# [WHAT TO DO]
Return the data below word for word, starting with the line that contains "What is the positional" and going on through the last line of the data. Leave the pictures out of your answer.

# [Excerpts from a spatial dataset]

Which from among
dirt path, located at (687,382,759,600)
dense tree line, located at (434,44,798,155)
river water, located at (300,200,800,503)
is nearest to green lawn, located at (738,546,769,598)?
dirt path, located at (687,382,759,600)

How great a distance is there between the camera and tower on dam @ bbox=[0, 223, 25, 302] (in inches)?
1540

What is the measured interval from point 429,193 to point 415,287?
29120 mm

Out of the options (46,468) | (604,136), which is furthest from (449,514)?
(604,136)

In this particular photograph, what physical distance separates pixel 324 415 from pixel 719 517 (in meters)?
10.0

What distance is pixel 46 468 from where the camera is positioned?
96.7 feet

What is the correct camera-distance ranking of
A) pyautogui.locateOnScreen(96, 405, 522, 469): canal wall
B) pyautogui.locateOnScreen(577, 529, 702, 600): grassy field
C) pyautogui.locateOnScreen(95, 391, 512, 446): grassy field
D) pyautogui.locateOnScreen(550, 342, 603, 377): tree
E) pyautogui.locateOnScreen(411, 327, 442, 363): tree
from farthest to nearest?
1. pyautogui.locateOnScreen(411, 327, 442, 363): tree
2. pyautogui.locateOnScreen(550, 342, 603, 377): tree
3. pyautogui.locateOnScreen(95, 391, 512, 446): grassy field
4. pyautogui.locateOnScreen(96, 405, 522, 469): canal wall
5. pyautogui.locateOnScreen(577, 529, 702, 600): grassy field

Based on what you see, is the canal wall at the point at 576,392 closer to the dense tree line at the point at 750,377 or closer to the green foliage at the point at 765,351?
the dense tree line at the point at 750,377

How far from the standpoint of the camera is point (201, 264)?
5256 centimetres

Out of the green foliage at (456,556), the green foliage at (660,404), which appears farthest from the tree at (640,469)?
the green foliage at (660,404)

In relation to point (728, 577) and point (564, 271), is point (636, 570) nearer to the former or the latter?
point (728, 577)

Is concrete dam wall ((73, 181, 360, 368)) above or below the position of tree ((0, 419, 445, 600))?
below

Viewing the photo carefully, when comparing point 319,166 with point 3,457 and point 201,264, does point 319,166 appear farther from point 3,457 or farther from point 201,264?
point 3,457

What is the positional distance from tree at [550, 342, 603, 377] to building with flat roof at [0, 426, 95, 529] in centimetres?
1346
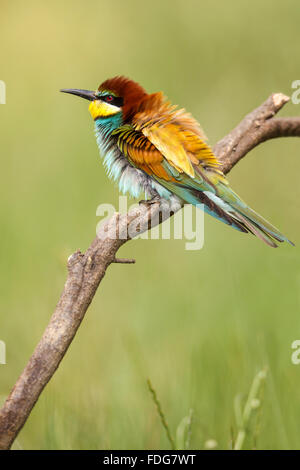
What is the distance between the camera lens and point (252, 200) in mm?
3162

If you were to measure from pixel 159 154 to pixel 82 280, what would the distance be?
1.51ft

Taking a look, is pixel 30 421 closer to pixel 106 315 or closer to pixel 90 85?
pixel 106 315

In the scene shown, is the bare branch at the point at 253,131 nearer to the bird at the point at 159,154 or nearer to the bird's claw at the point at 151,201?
the bird at the point at 159,154

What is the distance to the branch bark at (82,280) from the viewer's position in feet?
4.02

# [RESULT OF THIS EXERCISE]
What is the positional distance from tree at [550, 342, 603, 377] to building with flat roof at [0, 426, 95, 529] in centimetres?
1346
What is the distance between the camera lens and point (252, 200) in mm?
3162

If you were to measure from pixel 159 154 to pixel 82 280, what would the distance be?
1.51ft

Taking a look, is pixel 30 421 closer to pixel 106 315 or closer to pixel 90 85?
pixel 106 315

In the scene shown, is the bare branch at the point at 253,131 nearer to the bird at the point at 159,154 or nearer to the bird's claw at the point at 151,201?
the bird at the point at 159,154

What is the distance to the branch bark at (82,280) from the viewer's position in feet?
4.02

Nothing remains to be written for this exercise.